On 27/08/2019 09:44, Christoffer Dall wrote:
> On Wed, Aug 21, 2019 at 04:36:47PM +0100, Steven Price wrote:
>> Introduce a paravirtualization interface for KVM/arm64 based on the
>> "Arm Paravirtualized Time for Arm-Base Systems" specification DEN 0057A.
>>
>> This only adds the details about "Stolen Time" as the details of "Live
>> Physical Time" have not been fully agreed.
>>
>> User space can specify a reserved area of memory for the guest and
>> inform KVM to populate the memory with information on time that the host
>> kernel has stolen from the guest.
>>
>> A hypercall interface is provided for the guest to interrogate the
>> hypervisor's support for this interface and the location of the shared
>> memory structures.
>>
>> Signed-off-by: Steven Price <steven.price@arm.com>
>> ---
>>  Documentation/virt/kvm/arm/pvtime.txt | 100 ++++++++++++++++++++++++++
>>  1 file changed, 100 insertions(+)
>>  create mode 100644 Documentation/virt/kvm/arm/pvtime.txt
>>
>> diff --git a/Documentation/virt/kvm/arm/pvtime.txt b/Documentation/virt/kvm/arm/pvtime.txt
>> new file mode 100644
>> index 000000000000..1ceb118694e7
>> --- /dev/null
>> +++ b/Documentation/virt/kvm/arm/pvtime.txt
>> @@ -0,0 +1,100 @@
>> +Paravirtualized time support for arm64
>> +======================================
>> +
>> +Arm specification DEN0057/A defined a standard for paravirtualised time
>> +support for AArch64 guests:
>> +
>> +https://developer.arm.com/docs/den0057/a
>> +
>> +KVM/arm64 implements the stolen time part of this specification by providing
>> +some hypervisor service calls to support a paravirtualized guest obtaining a
>> +view of the amount of time stolen from its execution.
>> +
>> +Two new SMCCC compatible hypercalls are defined:
>> +
>> +PV_FEATURES 0xC5000020
>> +PV_TIME_ST  0xC5000022
>> +
>> +These are only available in the SMC64/HVC64 calling convention as
>> +paravirtualized time is not available to 32 bit Arm guests. The existence of
>> +the PV_FEATURES hypercall should be probed using the SMCCC 1.1 ARCH_FEATURES
>> +mechanism before calling it.

• _Directions_:
Copy the patch email from "On 27/08/2019 09:44, Christoffer" to "been fully agreed.", switching "Stolen Time" to "Steal Time".

• _Dataset content_:

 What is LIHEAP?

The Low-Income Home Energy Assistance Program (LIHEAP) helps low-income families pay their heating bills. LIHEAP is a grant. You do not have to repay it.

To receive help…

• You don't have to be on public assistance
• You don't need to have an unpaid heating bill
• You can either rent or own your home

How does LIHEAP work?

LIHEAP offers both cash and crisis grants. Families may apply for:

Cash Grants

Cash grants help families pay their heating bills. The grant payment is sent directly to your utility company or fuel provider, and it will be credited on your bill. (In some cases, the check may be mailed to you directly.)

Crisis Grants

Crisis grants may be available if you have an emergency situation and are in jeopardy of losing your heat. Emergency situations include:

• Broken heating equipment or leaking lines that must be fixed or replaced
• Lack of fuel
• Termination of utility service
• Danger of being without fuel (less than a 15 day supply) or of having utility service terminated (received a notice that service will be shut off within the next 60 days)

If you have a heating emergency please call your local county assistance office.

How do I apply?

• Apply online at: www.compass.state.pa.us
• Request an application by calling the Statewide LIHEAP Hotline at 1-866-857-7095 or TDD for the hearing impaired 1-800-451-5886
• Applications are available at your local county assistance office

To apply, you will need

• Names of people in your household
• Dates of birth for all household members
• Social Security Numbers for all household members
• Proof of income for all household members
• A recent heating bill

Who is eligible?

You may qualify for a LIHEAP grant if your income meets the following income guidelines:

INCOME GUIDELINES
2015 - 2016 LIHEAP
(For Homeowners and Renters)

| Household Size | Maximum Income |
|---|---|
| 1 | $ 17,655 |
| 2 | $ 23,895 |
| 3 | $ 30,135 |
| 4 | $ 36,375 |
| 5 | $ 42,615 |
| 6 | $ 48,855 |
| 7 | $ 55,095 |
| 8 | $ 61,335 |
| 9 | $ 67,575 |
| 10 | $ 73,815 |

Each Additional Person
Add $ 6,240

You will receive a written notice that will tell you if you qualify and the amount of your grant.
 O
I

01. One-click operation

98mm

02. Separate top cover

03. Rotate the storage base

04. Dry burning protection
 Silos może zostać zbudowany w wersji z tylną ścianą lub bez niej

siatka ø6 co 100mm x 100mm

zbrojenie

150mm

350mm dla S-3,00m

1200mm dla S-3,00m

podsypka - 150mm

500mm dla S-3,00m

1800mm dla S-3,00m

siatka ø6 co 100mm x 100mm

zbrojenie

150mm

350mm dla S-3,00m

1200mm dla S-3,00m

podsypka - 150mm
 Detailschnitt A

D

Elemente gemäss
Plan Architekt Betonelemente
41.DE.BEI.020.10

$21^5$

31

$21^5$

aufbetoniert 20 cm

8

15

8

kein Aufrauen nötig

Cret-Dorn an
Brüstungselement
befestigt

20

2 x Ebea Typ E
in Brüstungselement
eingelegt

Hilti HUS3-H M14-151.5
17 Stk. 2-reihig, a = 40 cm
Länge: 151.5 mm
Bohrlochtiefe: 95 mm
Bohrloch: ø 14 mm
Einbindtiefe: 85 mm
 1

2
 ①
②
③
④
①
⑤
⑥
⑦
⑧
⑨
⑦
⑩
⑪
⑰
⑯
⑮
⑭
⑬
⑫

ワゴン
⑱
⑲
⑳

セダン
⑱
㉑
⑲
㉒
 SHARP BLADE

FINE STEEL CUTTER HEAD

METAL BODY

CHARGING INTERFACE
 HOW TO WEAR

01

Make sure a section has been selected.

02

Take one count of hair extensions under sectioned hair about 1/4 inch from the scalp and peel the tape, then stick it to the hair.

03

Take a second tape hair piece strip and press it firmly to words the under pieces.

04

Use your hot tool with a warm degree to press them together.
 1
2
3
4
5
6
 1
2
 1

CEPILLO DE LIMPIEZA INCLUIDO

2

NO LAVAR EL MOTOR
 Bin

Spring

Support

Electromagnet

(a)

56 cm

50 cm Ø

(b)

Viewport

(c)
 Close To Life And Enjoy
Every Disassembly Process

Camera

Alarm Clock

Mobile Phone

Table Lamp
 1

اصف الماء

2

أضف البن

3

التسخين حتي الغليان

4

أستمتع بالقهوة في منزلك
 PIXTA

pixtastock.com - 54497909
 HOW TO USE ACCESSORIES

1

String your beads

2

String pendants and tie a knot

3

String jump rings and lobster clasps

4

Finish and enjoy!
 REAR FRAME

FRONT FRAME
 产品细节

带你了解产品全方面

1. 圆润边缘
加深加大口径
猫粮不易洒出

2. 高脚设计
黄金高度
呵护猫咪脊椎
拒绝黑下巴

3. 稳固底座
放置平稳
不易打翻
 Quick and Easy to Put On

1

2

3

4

• _Your response_:
On 27/08/2019 09:44, Christoffer Dall wrote:
> On Wed, Aug 21, 2019 at 04:36:47PM +0100, Steven Price wrote:
>> Introduce a paravirtualization interface for KVM/arm64 based on the
>> "Arm Paravirtualized Time for Arm-Base Systems" specification DEN 0057A.
>>
>> This only adds the details about "Steal Time" as the details of "Live
>> Physical Time" have not been fully agreed.